Le titre qui a été choisi pour cette nouvelle année du CCPO (Paroles et violence) m’a tout de suite évoqué un aspect qui me semble important à interroger pour ce qui sera notre travail: un certain lien consubstantiel de la parole avec la violence, prise ici dans son sens de force qui s’impose avec des effets néfastes. Cependant que sous un certain angle de notre pratique, la parole est envisagée comme quelque chose de plutôt positif puisque c’est ce qui conditionne la possibilité d’une psychanalyse. Mais c’est dans un abord bien précis et à différencier du tout venant de l’écoute. Et c’est d’ailleurs à ce titre que nous recevons des personnes lors des entretiens préliminaires et que nous pouvons éventuellement engager un sujet dans ce travail autour de la parole, d’apparolage[i], qu’est une psychanalyse. Mais c’est averti que la parole n’est ni l’ouvre boite universel ni la pastorale, promis par un certain nombres de thérapies. La psychanalyse ayant pu sur ce point notamment, dessiller celui qui y sera passé, quant à l’usage qu’il en fera en possible fonction d’analyste: usage « savamment » pesé et ajusté. « Savamment » se rapportant à un certain savoir acquis sur la structure, c’est à dire le langage, qui nous amène à essayer de doser la parole, selon le double axe de la problématique psychique du cas et de la logique de l’acte analytique. Mais il peut l’être aussi pour tous ceux, pas forcément en position d’analystes qui situent leur pratique dans son sillage et qui connaissent donc le poids des mots, par exemple pour un paranoïaque ou un schizophrène.
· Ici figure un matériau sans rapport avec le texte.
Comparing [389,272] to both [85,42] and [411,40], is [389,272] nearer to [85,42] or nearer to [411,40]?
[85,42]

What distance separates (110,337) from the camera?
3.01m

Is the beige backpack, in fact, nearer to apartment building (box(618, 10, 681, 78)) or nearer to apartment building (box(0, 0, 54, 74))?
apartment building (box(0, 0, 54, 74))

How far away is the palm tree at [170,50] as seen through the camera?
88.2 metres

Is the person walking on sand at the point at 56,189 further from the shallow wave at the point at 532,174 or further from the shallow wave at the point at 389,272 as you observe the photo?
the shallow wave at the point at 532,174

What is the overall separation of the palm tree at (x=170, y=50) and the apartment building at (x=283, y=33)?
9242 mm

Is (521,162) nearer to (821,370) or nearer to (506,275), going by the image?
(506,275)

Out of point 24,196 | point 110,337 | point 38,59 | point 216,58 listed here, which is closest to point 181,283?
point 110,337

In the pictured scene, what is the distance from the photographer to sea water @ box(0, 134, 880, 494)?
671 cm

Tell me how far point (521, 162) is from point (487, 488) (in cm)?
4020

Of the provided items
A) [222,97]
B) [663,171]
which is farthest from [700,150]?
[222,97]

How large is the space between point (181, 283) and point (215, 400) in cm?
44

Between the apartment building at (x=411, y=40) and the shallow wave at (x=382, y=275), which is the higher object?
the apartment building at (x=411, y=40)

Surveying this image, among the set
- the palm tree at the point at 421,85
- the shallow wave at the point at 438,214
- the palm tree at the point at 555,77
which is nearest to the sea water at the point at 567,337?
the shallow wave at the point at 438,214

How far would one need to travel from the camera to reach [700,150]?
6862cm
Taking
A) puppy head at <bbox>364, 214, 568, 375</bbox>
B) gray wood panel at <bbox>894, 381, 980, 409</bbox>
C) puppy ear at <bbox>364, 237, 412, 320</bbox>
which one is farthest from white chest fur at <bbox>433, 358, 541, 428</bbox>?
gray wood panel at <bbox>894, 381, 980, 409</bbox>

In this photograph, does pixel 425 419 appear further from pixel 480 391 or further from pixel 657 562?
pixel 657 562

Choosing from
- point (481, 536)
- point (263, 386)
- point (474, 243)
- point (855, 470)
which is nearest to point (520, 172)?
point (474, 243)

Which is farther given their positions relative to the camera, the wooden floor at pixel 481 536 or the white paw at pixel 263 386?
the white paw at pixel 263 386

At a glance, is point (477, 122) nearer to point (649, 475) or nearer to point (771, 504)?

C’est donc un aspect important impliqué dans le travail clinique mais on peut aussi rajouter que cela éclaire également d’une certaine manière le champ du politique.
Cela s’insère finalement dans la dimension intrinsèquement problématique de la parole, que Lacan a d’ailleurs pu qualifier par exemple dans le sinthome, « de forme de cancer dont l’être humain est affligé »[ii]. Il avait d’ailleurs déjà pointé par exemple dans le Séminaire Livre II[iii], le lien entre ce qu’implique l’ordre symbolique et l’instinct de mort freudien (ou ce que Lacan disait par exemple dans le séminaire l’Envers : « L’être pour la mort, soit la carte de visite par quoi un signifiant représente un sujet pour un autre signifiant[iv] « ). C’est donc le problème de ce qui fait notre texture – y entendre les nombreuses résonances – de ce qui nous constitue en des points qu’une psychanalyse utilise et renseigne pour chacun. Sur la place de la parole dans ce qui fait ce que nous sommes porté à appeler « Nôtrêtre », à écrire en un seul mot, suivant ainsi le fil de l’invention de Lacan du mot de « parlêtre », et qu’il propose même sur la fin de son enseignement de substituer à celui d’inconscient. Puisqu’en effet, il n’y a d’être que du fait du dit, et donc pas d’autre ontologie que celle qu’impose le langage. On pourrait donc parler du problème d’un certain ontologisme de la parole dont la problématique paranoïaque serait un des parangon, « cette séduction de l’être »[v] évoquée par Lacan dans Propos sur la causalité psychique à l’encontre de ce qui se révèle « d’être », dans une psychanalyse, du champ de l’objet a et du désêtre : de ce qui fait trou. Cependant que la question de l’être chez Lacan , véritable chausse-trappe conceptuelle, mérite qu’on s’y repenche très précisément pour en mesurer tout l’enjeu[vi] et mettre l’hontologie[vii] à sa place. Que la parole soit donc à la fois lieu d’habitat et lieu d’exil des parlêtres.Ontologisme n’est pas sans assoner avec fascisme. Et c’est notamment autour de l’effet de la parole d’un Führer sur un auditoire galvanisé que s’est cristallisé un moment dévastateur de l’histoire. Ce qui fait notre actualité montre que cela est sous différentes déclinaisons encore bien vivace, mais touche peut-être là encore à un fait de structure constituant de la chose politique: la puissance des tribuns sur les auditoires…constitutionnellement, consubstantiellement, sensibles à la parole qui se pose là. Faut être deux pour danser le tango au bal des mots-dits.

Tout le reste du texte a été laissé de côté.